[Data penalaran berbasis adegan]
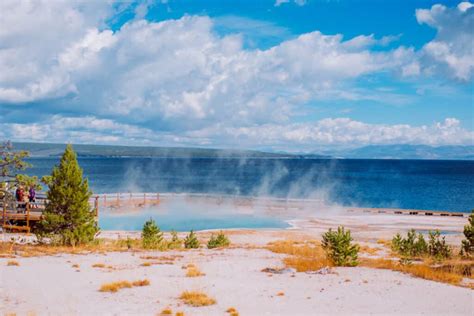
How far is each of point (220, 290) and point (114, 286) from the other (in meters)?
3.59

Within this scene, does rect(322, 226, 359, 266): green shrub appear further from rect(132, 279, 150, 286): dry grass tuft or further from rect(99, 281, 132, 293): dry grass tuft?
rect(99, 281, 132, 293): dry grass tuft

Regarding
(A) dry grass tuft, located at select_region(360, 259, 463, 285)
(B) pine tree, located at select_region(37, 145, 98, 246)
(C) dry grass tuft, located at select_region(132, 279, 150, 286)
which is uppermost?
(B) pine tree, located at select_region(37, 145, 98, 246)

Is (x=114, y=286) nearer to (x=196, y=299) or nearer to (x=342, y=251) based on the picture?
(x=196, y=299)

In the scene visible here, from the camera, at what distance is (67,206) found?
24.4 meters

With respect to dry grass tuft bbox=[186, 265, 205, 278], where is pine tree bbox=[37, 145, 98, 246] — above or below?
above

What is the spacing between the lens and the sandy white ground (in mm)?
12555

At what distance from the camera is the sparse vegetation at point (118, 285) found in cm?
1436

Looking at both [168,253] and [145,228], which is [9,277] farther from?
[145,228]

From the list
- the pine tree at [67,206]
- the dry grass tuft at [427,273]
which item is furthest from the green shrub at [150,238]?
the dry grass tuft at [427,273]

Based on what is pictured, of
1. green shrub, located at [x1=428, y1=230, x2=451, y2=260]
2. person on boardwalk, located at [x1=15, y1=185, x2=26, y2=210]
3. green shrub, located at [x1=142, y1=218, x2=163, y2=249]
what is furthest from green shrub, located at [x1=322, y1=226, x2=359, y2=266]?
person on boardwalk, located at [x1=15, y1=185, x2=26, y2=210]

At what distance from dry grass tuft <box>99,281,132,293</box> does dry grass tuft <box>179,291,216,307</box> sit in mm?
2385

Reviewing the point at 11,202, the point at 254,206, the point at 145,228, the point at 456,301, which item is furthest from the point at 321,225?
the point at 456,301

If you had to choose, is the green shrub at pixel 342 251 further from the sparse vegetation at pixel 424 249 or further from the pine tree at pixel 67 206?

[Tugas Anda] Sajikan seluruh data di atas sebagai daftar JSON berisi string, satu string untuk setiap baris, tanpa baris kosong. Jangan sertakan gambar dalam jawaban.

[Jawaban Benar]
[
  "How far is each of point (220, 290) and point (114, 286) from the other (in meters)?",
  "3.59",
  "Within this scene, does rect(322, 226, 359, 266): green shrub appear further from rect(132, 279, 150, 286): dry grass tuft or further from rect(99, 281, 132, 293): dry grass tuft?",
  "rect(99, 281, 132, 293): dry grass tuft",
  "Regarding",
  "(A) dry grass tuft, located at select_region(360, 259, 463, 285)",
  "(B) pine tree, located at select_region(37, 145, 98, 246)",
  "(C) dry grass tuft, located at select_region(132, 279, 150, 286)",
  "which is uppermost?",
  "(B) pine tree, located at select_region(37, 145, 98, 246)",
  "Is (x=114, y=286) nearer to (x=196, y=299) or nearer to (x=342, y=251) based on the picture?",
  "(x=196, y=299)",
  "In the scene visible here, from the camera, at what distance is (67,206) found?",
  "24.4 meters",
  "With respect to dry grass tuft bbox=[186, 265, 205, 278], where is pine tree bbox=[37, 145, 98, 246] — above or below?",
  "above",
  "What is the spacing between the lens and the sandy white ground (in mm)?",
  "12555",
  "At what distance from the camera is the sparse vegetation at point (118, 285) found in cm?",
  "1436",
  "Looking at both [168,253] and [145,228], which is [9,277] farther from?",
  "[145,228]",
  "From the list",
  "- the pine tree at [67,206]",
  "- the dry grass tuft at [427,273]",
  "which item is furthest from the green shrub at [150,238]?",
  "the dry grass tuft at [427,273]",
  "Based on what is pictured, of",
  "1. green shrub, located at [x1=428, y1=230, x2=451, y2=260]",
  "2. person on boardwalk, located at [x1=15, y1=185, x2=26, y2=210]",
  "3. green shrub, located at [x1=142, y1=218, x2=163, y2=249]",
  "what is furthest from green shrub, located at [x1=322, y1=226, x2=359, y2=266]?",
  "person on boardwalk, located at [x1=15, y1=185, x2=26, y2=210]",
  "At what distance from dry grass tuft <box>99,281,132,293</box> does dry grass tuft <box>179,291,216,307</box> sit in mm?",
  "2385",
  "Reviewing the point at 11,202, the point at 254,206, the point at 145,228, the point at 456,301, which item is furthest from the point at 321,225?",
  "the point at 456,301",
  "If you had to choose, is the green shrub at pixel 342 251 further from the sparse vegetation at pixel 424 249 or further from the pine tree at pixel 67 206?"
]